Documentation kept up-to-date with implementation details and tested flows.

Sequencing (Suggested)

Build API models and endpoints (foundation for CLI).
Implement SSE enhancements while adding API integration tests.
Extend CLI commands leveraging shared DTOs.
Embed telemetry (metrics/traces) throughout API/CLI/FsOps changes.
Stand up Docker build + CI workflows.
Update ADRs, runbook, user guides, OpenAPI, and release checklist.
Execute full QA cycle (coverage, docker scan, runbook, manual verification) and prepare for release tagging.

Acceptance Criteria

just lint, just test, just cov and full just ci pass locally and in CI.
Coverage (lines + functions) ≥ 80% across workspace.
Docker image passes security scan with zero unwaived high severity findings.
Runbook executed end-to-end; results referenced in documentation.
OpenAPI specification and CLI docs match implemented behaviour.
Release checklist completed with artefacts attached (binaries, Docker image, OpenAPI, docs).

Phase One Runbook

This runbook exercises the end-to-end control plane, validating FsOps, telemetry, and guard rails.

Prerequisites

Docker image revaer:ci (built via just docker-build) or a local revaer-app binary (just build-rel).
PostgreSQL instance accessible to the application.
API key with a conservative rate limit (e.g., burst 5, period 60s).
CLI configured with REVAER_API_URL, REVAER_API_KEY, and optional REVAER_TELEMETRY_ENDPOINT.

Scenario

Bootstrap
- Issue a setup token: revaer setup start --issued-by runbook.
- Complete configuration with CLI secrets and directories: revaer setup complete --instance runbook --bind 127.0.0.1 --resume-dir /data/resume --download-root /data/downloads --library-root /data/library --api-key-label runbook --passphrase <pass>.
- Confirm /health/full returns status=ok and guardrail_violations_total=0.
Add Torrent & Observe FsOps
- Add a torrent: revaer torrent add <magnet> --name runbook.
- Tail events: revaer tail --event torrent_added,progress,state_changed --resume-file /tmp/revaer.tail.
- Verify FsOps emits fsops_started, fsops_completed, and Prometheus counters fsops_steps_total increase.
Restart & Resume
- Stop the application, restart it, and ensure the torrent catalog repopulates.
- Confirm SelectionReconciled (if metadata diverges) and HealthChanged clears once resume succeeds.
Rate Limit Guard-Rail
- Apply a tight API key limit (burst 1 / per_seconds 60) via config apply.
- Execute three rapid CLI calls (e.g., revaer status <id>). The third should exit with code 3, displaying a 429 Problem+JSON response.
- Inspect /metrics to verify api_rate_limit_throttled_total incremented and /health/full reflects degraded=["api_rate_limit_guard"].
Recovery
- Restore the API key limit to an acceptable value.
- Re-run revaer status <id> to confirm success, guardrail_violations_total stops increasing, and degraded returns to [].
FsOps Failure Simulation
- Temporarily revoke write permissions on the library directory and re-run a completion.
- Observe fsops_failed events, HealthChanged with ["fsops"], and guard-rail telemetry.
- Restore permissions and confirm recovery events.

Verification Artifacts

Archive CLI telemetry emitted to REVAER_TELEMETRY_ENDPOINT.
Capture Prometheus scrapings (/metrics) before and after the run.
Record /health/full JSON snapshots for each phase.
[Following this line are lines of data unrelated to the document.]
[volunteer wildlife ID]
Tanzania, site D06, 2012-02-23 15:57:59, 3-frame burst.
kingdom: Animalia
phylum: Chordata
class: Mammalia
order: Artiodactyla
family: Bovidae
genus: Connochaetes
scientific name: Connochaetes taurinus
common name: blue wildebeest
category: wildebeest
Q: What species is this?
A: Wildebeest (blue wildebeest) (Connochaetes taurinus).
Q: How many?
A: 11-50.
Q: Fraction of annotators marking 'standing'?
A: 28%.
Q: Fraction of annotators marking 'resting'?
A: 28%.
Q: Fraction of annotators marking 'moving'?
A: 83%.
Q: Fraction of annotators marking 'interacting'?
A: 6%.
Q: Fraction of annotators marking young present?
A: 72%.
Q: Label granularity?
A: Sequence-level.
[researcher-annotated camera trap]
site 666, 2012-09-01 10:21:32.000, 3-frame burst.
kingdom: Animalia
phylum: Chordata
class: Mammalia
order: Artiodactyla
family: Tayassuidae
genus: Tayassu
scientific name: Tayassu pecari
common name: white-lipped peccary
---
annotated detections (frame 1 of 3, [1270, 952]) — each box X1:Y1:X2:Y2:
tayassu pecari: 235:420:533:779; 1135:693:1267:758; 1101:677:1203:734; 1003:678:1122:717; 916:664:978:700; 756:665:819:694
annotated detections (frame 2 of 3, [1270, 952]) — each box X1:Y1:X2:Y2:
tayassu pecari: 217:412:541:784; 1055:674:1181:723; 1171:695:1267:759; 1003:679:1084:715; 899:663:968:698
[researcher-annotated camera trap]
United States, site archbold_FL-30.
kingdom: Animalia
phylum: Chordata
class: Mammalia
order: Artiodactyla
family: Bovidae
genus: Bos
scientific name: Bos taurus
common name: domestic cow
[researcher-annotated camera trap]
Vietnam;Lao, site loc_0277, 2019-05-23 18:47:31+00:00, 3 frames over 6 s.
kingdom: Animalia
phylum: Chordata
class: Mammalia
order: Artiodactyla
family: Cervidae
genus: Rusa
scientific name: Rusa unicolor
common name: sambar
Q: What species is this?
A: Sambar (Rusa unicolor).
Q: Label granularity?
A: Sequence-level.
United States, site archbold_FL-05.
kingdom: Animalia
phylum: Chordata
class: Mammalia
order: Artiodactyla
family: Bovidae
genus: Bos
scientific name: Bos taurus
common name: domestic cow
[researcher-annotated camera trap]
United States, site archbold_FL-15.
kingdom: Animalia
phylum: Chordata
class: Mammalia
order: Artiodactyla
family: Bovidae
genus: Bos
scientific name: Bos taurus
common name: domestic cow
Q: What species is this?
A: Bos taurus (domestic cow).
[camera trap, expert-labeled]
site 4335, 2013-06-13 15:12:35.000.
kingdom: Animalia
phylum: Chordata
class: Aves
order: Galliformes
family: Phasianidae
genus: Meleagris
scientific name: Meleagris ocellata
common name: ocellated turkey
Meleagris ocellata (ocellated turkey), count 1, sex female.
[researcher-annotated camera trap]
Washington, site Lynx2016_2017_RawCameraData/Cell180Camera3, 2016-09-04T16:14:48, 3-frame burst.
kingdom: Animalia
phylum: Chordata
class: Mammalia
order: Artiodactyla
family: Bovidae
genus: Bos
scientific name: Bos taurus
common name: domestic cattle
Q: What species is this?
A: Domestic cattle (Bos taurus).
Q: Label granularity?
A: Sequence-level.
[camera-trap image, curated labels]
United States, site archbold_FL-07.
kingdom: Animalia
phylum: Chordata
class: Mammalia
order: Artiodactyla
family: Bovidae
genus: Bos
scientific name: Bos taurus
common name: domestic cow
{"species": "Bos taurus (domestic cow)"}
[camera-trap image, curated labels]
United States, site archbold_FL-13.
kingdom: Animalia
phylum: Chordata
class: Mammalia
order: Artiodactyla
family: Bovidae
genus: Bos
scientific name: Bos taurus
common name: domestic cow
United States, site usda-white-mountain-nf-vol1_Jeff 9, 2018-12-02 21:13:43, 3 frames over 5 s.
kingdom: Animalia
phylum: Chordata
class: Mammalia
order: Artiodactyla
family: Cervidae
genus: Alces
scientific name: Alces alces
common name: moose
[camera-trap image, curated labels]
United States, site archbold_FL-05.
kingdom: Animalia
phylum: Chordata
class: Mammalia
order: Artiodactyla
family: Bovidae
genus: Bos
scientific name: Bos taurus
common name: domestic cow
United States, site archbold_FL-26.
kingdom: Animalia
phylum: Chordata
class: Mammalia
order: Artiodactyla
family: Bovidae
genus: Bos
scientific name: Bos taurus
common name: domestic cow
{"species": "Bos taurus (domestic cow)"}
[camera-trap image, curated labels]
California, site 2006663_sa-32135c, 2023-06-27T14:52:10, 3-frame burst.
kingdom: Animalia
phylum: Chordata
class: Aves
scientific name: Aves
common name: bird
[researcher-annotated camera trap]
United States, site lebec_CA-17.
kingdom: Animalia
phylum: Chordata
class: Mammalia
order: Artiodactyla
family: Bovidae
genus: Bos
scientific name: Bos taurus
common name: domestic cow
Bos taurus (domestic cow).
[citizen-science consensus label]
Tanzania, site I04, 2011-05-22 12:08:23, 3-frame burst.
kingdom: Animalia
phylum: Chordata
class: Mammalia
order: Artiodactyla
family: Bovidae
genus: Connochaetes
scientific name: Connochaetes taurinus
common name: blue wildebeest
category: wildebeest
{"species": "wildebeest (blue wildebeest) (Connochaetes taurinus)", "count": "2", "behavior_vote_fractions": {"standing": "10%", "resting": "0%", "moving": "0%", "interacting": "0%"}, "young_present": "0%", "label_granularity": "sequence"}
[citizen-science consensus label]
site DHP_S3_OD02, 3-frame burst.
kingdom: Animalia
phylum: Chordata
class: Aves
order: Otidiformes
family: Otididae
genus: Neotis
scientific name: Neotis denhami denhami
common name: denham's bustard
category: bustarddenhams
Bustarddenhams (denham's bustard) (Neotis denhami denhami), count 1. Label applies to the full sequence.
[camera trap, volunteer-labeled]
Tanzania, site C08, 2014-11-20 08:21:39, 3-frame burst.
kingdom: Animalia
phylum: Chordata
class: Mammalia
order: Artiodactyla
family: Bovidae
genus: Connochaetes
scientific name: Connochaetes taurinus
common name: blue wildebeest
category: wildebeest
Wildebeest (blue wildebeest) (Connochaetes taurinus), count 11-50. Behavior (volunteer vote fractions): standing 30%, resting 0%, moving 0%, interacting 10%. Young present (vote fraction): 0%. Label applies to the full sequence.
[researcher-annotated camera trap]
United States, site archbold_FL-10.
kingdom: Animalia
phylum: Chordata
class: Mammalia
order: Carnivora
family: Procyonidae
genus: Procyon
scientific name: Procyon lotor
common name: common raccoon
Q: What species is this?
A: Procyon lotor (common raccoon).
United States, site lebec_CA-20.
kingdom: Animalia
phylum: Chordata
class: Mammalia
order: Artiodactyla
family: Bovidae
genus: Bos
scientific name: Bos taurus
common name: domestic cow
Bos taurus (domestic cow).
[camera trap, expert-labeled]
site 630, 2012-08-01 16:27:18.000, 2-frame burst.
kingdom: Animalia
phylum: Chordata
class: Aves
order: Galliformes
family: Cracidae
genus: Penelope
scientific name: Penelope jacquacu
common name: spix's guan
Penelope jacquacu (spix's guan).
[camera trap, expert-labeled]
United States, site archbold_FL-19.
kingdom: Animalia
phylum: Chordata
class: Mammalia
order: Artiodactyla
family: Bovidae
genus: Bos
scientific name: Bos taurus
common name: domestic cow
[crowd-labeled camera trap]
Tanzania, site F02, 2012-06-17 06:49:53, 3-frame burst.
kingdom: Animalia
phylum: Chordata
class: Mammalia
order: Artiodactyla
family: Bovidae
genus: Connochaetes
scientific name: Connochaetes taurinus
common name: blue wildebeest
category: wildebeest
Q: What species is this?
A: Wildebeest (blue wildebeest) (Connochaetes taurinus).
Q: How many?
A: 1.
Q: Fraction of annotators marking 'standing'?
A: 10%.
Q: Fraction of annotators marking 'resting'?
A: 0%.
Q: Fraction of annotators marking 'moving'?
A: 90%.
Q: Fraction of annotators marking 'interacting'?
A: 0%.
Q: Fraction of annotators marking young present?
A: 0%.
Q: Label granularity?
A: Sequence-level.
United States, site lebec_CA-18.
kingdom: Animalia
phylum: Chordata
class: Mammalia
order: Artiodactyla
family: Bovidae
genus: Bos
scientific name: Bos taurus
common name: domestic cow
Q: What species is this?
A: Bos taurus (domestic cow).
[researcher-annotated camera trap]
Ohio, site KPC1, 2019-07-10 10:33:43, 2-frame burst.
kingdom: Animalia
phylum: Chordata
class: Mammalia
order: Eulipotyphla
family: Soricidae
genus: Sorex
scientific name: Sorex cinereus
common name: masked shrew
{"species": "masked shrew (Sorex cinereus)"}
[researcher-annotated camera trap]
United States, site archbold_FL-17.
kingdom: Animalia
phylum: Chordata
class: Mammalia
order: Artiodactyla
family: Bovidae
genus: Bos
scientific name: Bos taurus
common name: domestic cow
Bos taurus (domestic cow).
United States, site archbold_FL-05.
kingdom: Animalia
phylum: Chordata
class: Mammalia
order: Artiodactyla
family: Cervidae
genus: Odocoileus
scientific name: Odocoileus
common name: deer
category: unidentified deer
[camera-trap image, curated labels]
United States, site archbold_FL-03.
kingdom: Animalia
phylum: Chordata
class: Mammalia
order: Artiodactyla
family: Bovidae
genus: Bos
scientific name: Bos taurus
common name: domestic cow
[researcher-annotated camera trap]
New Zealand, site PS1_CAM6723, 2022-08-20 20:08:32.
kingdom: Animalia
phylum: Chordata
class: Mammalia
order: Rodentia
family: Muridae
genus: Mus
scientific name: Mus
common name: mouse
Successful completion of this runbook satisfies the operational validation gate defined in AGENT.md.

Phase One Release Checklist

Branch Hygiene
- Ensure main is green (CI pipeline complete).
- Review outstanding ADRs and docs for freshness.
Build & Test
- just ci
- just build-rel
- just api-export
Artefact Verification
- Binary: target/release/revaer-app
- Checksum: sha256sum target/release/revaer-app
- OpenAPI: docs/api/openapi.json
- Docker image: just docker-build && just docker-scan
Runbook Execution
- Follow docs/runbook.md
- Archive CLI telemetry, /metrics, /health/full snapshots.
Documentation Refresh
- Verify ADRs 005–007 reflect current design.
- Update user guides (docs/api/guides/*.md) with any behavioural changes.
Tag & Publish
- Create annotated tag: git tag -a vX.Y.Z -m "Phase One release"
- Push tag: git push origin vX.Y.Z
- Attach artefacts generated by the build-release workflow.
Post-Release Monitoring
- Watch rate-limit and guard-rail metrics.
- Confirm HealthChanged events return to empty degraded set.
- Validate automation telemetry for CLI success rates.

Configuration Surface

Canonical reference for the PostgreSQL-backed settings documents that drive Revaer’s runtime behaviour.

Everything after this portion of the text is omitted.